#### Supplied passage:
--------
We use the Bible the Church has used from its infancy. You do not. The OT canon was not fixed in the 1st century CE. The LXX contained certain books -- which the Anglicans call "apocrypha" and the Catholics call "deuterocanonical" and we call "books of the Bible." You are factually incorrect that the LXX did not contain Maccabees. It most assuredly did, and Tobit, and Sirach, and the rest.

You seem to be referring to the Masoretic Text, or MT, which was selected by a bunch of rabbis in I believe Jamnia after the fall of Jerusalem. As such it was created after the Church and the Synagogue went their separate ways, and there is no reason at all to think it is binding upon the Church.

Jerome the Smartass wanted to pare down the canon from the LXX canon (as it appeared in Rome) to the MT canon, but was slapped down by the Church. Do you have evidence that it was because of Purgatory? Please produce it. His reasoning was that only books written in Hebrew should be in the OT, and only (as he supposed) the books of the MT were written in Hebrew. (As it turns out, copies of two of the other books were found in Qumran in Hebrew originals -- how that fucks up the "Hebrew originals only" argument!) The church countered that the LXX was always its OT and it saw no reason to change it now, TYVM.
--------
#### Available data:
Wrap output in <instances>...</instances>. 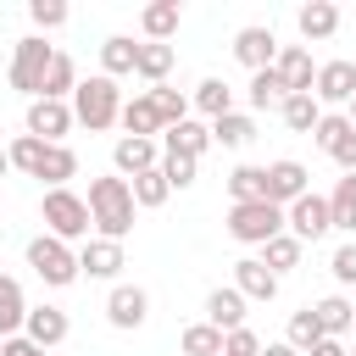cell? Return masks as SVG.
--------
#### Problems:
(1) Using the post on the Old Testament canon, not the data, reproduce the passage from "We use the Bible" up to and including "and the rest.".
(2) Answer these from the post on the Old Testament canon:
(a) What do the Anglicans call the books that the LXX contains?
(b) In what place does the writer believe the rabbis selected the Masoretic Text?
(c) What was Jerome's reasoning for cutting down the canon?
(3) Continue the post on the Old Testament canon, picking up right after its final sentence.

#### The replies:
(1)
We use the Bible the Church has used from its infancy. You do not. The OT canon was not fixed in the 1st century CE. The LXX contained certain books -- which the Anglicans call "apocrypha" and the Catholics call "deuterocanonical" and we call "books of the Bible." You are factually incorrect that the LXX did not contain Maccabees. It most assuredly did, and Tobit, and Sirach, and the rest.

(2)
(a) "Apocrypha."
(b) Jamnia.
(c) Only books written in Hebrew should be in the Old Testament.

(3)
No, the Orthodoxen and the Catholics are using the Church's bible from of old (modulo a couple of books, no doubt because of different extant copies of the LXX east and west of the Adratic, a discrepancy left as-is, no doubt, because it doesn't really matter).

We did not add any books. Let me repeat that. We did not add any books. We used the books handed down to us from second Temple Judaism.

The Church's Bible remained that way until the Reformation. It is the job of those who deface a document to explain why they have defaced it.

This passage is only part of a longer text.